[Spatial question rows]
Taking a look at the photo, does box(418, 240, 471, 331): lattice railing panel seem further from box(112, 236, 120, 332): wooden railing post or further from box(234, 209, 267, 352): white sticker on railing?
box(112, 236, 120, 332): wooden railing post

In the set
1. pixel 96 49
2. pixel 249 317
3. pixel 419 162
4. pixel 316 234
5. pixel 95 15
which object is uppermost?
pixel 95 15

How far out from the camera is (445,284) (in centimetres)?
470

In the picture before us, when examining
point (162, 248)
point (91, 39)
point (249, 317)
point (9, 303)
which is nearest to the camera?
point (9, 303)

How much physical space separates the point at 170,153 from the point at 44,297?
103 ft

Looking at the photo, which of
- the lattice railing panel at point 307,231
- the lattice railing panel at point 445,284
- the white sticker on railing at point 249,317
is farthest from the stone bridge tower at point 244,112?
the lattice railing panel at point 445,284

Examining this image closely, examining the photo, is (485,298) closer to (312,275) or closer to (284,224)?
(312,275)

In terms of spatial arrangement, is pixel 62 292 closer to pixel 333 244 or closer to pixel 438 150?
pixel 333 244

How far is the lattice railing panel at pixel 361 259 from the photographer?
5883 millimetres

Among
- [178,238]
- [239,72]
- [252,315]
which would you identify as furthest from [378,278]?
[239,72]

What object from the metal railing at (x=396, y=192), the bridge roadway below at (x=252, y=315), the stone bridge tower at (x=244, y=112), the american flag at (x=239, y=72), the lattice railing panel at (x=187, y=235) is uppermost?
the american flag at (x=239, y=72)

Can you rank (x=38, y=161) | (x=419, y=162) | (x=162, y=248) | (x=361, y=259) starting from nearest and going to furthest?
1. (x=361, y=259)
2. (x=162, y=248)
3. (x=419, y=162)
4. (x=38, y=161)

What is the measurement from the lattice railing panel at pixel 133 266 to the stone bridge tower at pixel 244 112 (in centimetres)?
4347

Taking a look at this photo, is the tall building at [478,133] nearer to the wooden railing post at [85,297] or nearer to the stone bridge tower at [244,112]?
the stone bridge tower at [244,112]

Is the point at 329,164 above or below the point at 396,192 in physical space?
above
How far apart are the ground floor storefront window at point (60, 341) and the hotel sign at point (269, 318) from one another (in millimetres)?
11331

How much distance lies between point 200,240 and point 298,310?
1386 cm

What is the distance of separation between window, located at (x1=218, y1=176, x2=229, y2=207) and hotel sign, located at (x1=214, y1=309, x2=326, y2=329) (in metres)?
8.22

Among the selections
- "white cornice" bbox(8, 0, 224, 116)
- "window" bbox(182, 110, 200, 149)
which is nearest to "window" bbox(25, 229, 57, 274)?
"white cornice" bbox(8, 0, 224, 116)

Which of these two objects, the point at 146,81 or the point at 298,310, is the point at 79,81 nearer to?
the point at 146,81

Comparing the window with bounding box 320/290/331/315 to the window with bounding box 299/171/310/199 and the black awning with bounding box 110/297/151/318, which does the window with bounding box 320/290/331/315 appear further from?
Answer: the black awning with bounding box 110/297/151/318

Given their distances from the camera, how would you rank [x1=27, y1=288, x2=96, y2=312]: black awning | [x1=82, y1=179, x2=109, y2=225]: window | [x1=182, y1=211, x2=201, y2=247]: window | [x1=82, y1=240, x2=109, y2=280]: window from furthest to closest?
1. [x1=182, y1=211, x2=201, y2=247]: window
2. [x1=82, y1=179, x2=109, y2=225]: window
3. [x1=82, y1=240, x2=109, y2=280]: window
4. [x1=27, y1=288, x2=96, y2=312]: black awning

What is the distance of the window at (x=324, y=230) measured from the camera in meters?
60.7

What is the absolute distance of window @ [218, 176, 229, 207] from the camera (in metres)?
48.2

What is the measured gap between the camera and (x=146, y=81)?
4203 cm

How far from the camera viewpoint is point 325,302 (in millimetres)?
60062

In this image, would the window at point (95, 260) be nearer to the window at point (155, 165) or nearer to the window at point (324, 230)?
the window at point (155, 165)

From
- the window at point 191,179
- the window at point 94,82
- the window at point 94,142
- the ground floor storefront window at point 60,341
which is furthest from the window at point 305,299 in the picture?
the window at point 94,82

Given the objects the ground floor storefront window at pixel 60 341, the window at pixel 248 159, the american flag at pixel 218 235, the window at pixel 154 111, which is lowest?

**Work to do:**
Return, unchanged, every line of the rows above, from the line containing "What is the absolute" through the end of the rows. Include both the first and last line.

**Final answer:**
What is the absolute distance of window @ [218, 176, 229, 207] from the camera (in metres)?
48.2

What is the measured gap between the camera and (x=146, y=81)?
4203 cm

How far from the camera viewpoint is point 325,302 (in millimetres)?
60062

In this image, would the window at point (95, 260) be nearer to the window at point (155, 165) or nearer to the window at point (324, 230)?
the window at point (155, 165)

From
- the window at point 191,179
- the window at point 94,82
- the window at point 94,142
- the ground floor storefront window at point 60,341
which is furthest from the window at point 305,299 in the picture?
the window at point 94,82

Given the objects the ground floor storefront window at pixel 60 341, the window at pixel 248 159, the american flag at pixel 218 235, the window at pixel 154 111, which is lowest?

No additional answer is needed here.